>> START Supplied material
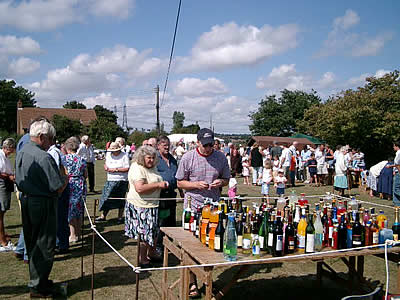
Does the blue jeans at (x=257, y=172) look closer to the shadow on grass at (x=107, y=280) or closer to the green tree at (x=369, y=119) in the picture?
the shadow on grass at (x=107, y=280)

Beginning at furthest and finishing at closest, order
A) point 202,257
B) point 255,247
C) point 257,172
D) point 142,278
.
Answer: point 257,172 → point 142,278 → point 255,247 → point 202,257

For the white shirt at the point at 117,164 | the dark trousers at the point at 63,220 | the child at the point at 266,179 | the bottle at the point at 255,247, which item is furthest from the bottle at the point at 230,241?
the child at the point at 266,179

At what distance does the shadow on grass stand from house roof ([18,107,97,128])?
53770 mm

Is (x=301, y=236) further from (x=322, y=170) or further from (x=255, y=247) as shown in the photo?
(x=322, y=170)

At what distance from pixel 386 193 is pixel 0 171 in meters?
11.2

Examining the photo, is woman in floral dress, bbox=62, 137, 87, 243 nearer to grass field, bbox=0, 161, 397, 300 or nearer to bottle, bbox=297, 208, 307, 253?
grass field, bbox=0, 161, 397, 300

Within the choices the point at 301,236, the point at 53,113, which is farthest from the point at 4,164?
the point at 53,113

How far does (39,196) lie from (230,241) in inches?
85.6

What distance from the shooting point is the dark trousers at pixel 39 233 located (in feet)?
12.3

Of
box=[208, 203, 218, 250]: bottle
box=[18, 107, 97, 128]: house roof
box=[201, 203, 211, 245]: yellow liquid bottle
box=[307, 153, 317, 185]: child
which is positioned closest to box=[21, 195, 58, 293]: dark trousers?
box=[201, 203, 211, 245]: yellow liquid bottle

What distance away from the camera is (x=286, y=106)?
5119 cm

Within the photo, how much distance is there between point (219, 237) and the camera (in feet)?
9.86

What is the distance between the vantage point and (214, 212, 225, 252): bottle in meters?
3.00

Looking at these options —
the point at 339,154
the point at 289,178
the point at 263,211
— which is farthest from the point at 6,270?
the point at 289,178
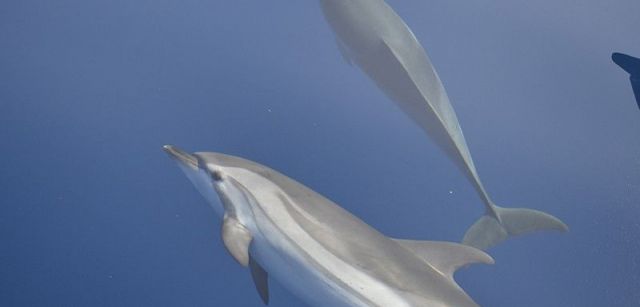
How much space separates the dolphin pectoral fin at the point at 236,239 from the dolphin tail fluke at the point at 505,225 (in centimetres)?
146

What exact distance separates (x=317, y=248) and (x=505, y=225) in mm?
1642

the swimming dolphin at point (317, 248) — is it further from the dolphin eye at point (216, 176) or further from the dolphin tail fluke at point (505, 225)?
the dolphin tail fluke at point (505, 225)

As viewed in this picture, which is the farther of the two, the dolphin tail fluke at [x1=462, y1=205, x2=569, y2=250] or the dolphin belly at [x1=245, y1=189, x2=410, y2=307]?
the dolphin tail fluke at [x1=462, y1=205, x2=569, y2=250]

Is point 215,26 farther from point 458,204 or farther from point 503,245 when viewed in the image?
point 503,245

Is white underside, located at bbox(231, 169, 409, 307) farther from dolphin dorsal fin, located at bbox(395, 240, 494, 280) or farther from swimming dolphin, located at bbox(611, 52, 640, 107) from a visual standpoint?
swimming dolphin, located at bbox(611, 52, 640, 107)

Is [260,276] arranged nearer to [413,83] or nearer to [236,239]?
[236,239]

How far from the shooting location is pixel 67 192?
360 centimetres

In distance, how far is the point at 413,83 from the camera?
3.29 m

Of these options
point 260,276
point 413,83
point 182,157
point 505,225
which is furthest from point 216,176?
point 505,225

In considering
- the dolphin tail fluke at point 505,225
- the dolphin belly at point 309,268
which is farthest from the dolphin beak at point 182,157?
the dolphin tail fluke at point 505,225

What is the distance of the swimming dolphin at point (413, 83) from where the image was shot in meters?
3.30

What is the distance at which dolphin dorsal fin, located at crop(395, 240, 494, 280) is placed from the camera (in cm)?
228

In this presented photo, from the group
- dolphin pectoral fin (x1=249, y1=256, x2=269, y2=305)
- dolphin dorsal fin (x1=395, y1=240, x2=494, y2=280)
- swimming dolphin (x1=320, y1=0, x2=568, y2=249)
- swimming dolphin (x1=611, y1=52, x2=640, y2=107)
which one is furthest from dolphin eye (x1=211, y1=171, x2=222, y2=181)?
swimming dolphin (x1=611, y1=52, x2=640, y2=107)

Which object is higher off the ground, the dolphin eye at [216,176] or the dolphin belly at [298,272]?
the dolphin eye at [216,176]
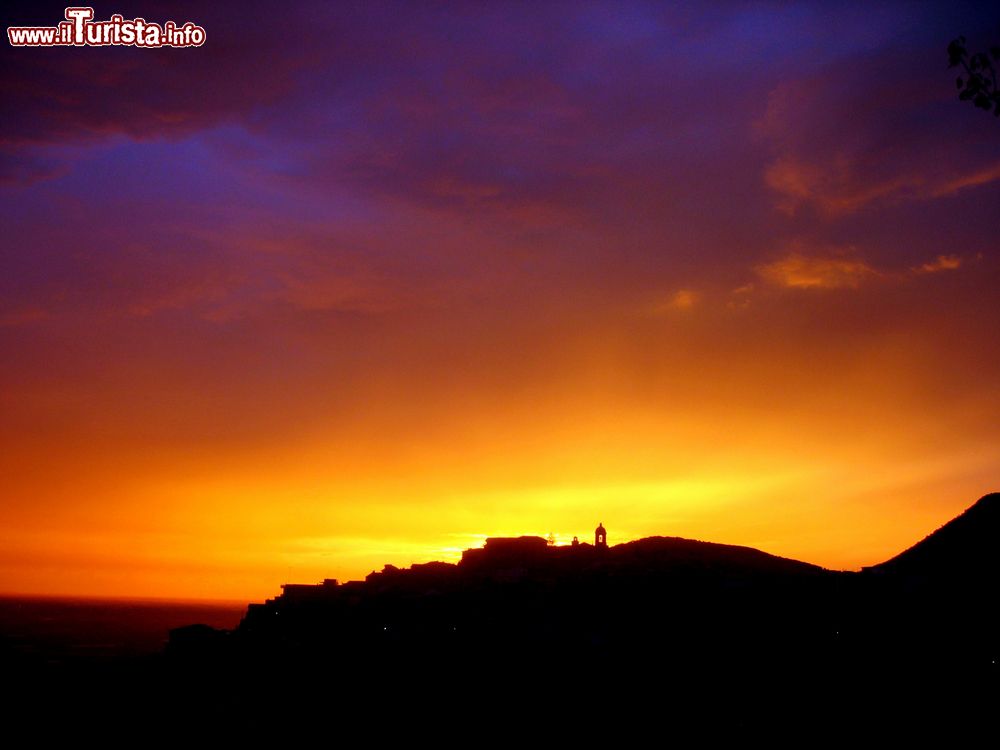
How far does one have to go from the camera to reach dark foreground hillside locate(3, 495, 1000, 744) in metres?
33.4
>> END Supplied material
Show every line of the data that contains the word "grass".

Does the blue jeans at (x=257, y=172) look closer to the shadow on grass at (x=107, y=280) or closer to the green tree at (x=369, y=119) in the picture?
the shadow on grass at (x=107, y=280)
At what distance does the shadow on grass stand from house roof ([18,107,97,128])?
Examining the photo, is woman in floral dress, bbox=62, 137, 87, 243 nearer to grass field, bbox=0, 161, 397, 300 or nearer to bottle, bbox=297, 208, 307, 253?
grass field, bbox=0, 161, 397, 300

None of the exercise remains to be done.